**TASK GOAL**: Begin at the line that has "Red Rock, White", stop after the line that has "Lioness with cups at water hole Pamela quote", and print exactly those lines from the records below, without any pictures.

**EXCERPTED RECORDS**:

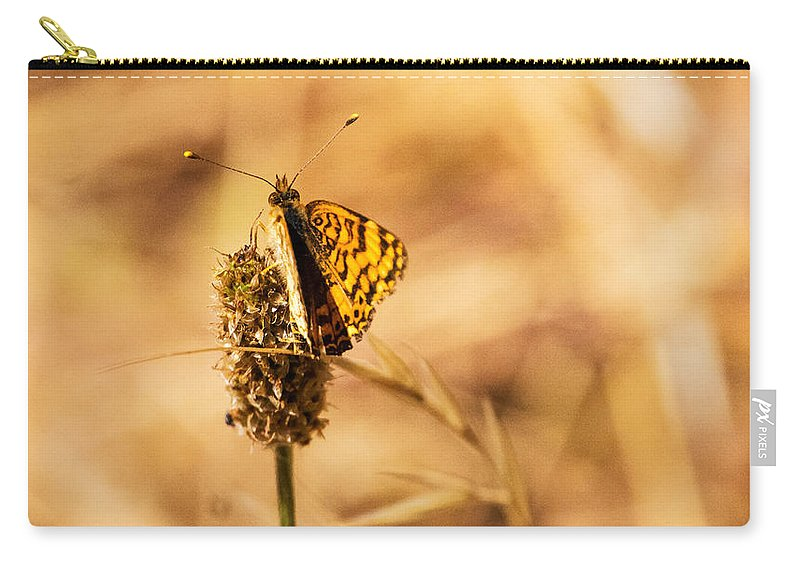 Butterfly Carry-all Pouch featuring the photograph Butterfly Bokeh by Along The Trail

* * *

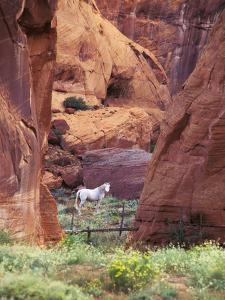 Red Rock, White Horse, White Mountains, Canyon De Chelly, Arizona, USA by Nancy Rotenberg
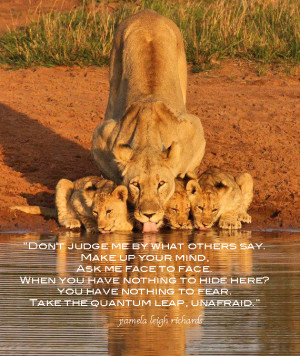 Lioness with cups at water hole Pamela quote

**RESULT BELOW**:
 Red Rock, White Horse, White Mountains, Canyon De Chelly, Arizona, USA by Nancy Rotenberg
 Lioness with cups at water hole Pamela quote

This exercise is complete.